Figure 4 shows that the estimated effective temperature for η = 1 and non-linear systems becomes stable for a large waiting time, but less accurate for asymmetric linear networks due to limited data points for fitting if a large waiting time is considered. Therefore, we set the waiting time to 9ms in our simulations, where the time translation invariance is satisfied (see Figure 5) .
Choosing the unite of milliseconds is common in simulating neural dynamics in brain circuits (e.g., time scales for rate dynamics can be considered, see also the book Ref. 2). The other advantage is that it would be helpful to check time translation invariance. We add the above comments in our main text (see the last paragraph of sec 4.3).
We cite this reference as “A recent work explored the FDT in gradient dynamics of supervised machine learning [17].” in the last paragraph of sec 4.3.
(9) The Authors choose to adopt Ito's convention, which leads to convenient simplifications in the computation. This choice should be remarked in a clearer way.
ANS: Thank you very much for raising this point. We clarify this point as “There are two types of discretization schemes (Ito versus Stratonovich convention). The Ito one is simpler because the equal time response function vanishes. Note that for different times, the two discretization schemes are equivalent [25]. ” below Eq. (5).
(10) There is a formatting problem on Page 8.
ANS: We are not sure which formatting problem, but we may solve this in the revised version.
Overall, we are grateful to you for your useful comments that would definitely improve the quality of our manuscript. In addition, all missing references are now cited.
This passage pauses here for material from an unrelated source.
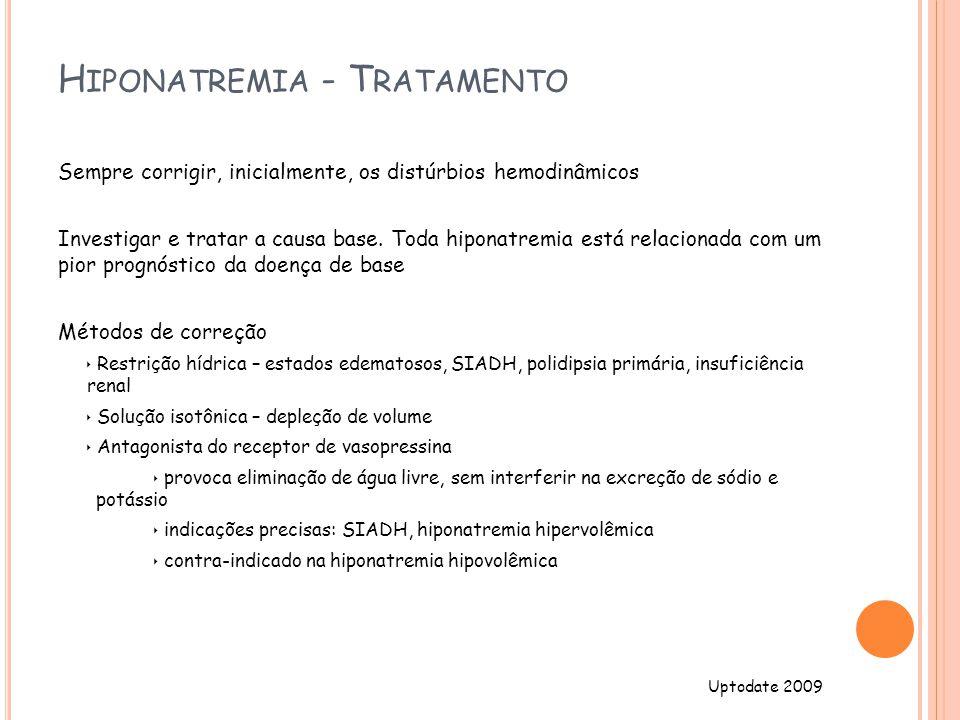 Hiponatremia - Tratamento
Responses to the second referee's comments: (1) The presentation of the DMFT method in simple models of recurrent neural networks is very pedagogical and sufficiently concise to condense the main points in a few pages.
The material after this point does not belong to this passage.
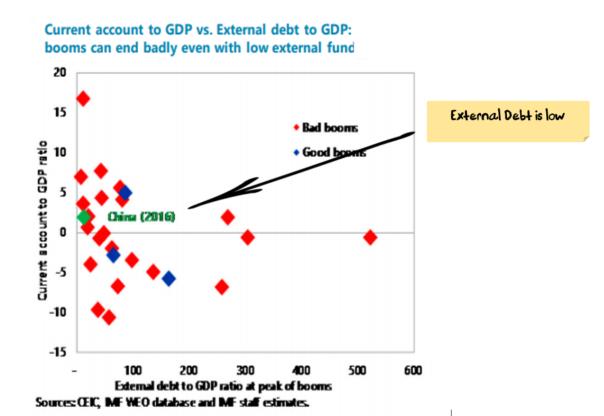 China: Low External Debt
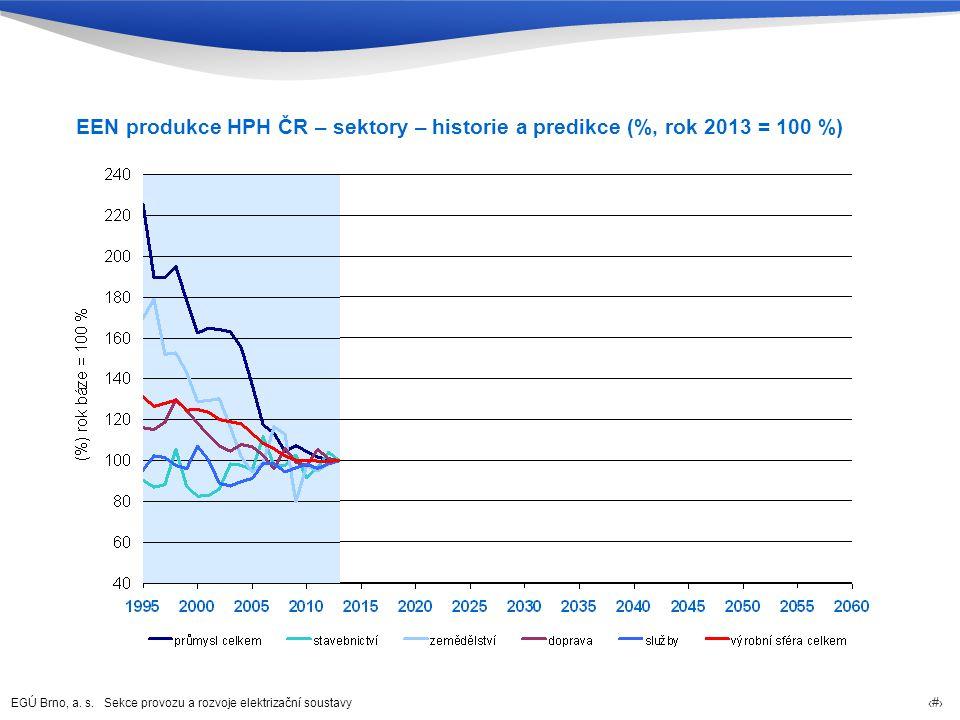 EEN produkce HPH ČR – sektory – historie a predikce (%, rok 2013 = 100 %)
ANS: We appreciate your highly positive evaluation of the quality of this tutorial. We have further improved the quality following your and the other referee’s advices.
(2) I believe that the bibliography could be improved and the introduction could be expanded.
ANS: The introduction is greatly expanded in the revised manuscript, and 12 additional references are added (see the list of major changes).
(3) In equation[6] the noise term is evaluated at time t. However, since the authors are using the Ito convention, shouldn't it be evaluated at time t-1 under the convention that this noise is independent of x[t-1].
ANS: Thank you very much for this correction. We have corrected this typo [see Eq.(6) and Eq. (7)].
(4) In sec. 3.2 one could also make reference to chapter 6 of the book by Mézard, Parisi and Virasoro (spin glass theory and beyond), where the very same line of reasoning on a very similar model was presented.
ANS: We have put this citation in the revised version.
(5) Maybe one can also comment that a damping term is sometimes useful to help the convergence of the kernels in the numerical algorithm to solve the DMFT equations (see section 4.1). One can also add that running several stochastic trajectories is an operation that is easily done in parallel.
ANS: Thank you very much for this nice comment. We have added your insights below the numerical scheme, as “We remark that a damping term would be helpful to speed up the convergence and running in parallel several stochastic trajectories is also a useful strategy.”
(6) It may be useful to discuss how the response function is computed in the numerical simulations used in Fig.1 to compare with the numerical solution of the DMFT equations.
ANS: Thank you very much for this suggestion. We add one sentence, “We used Novikov’s theorem to compute the response function for this example (see Eq. (73) in Appendix A).” in the first paragraph of page 13.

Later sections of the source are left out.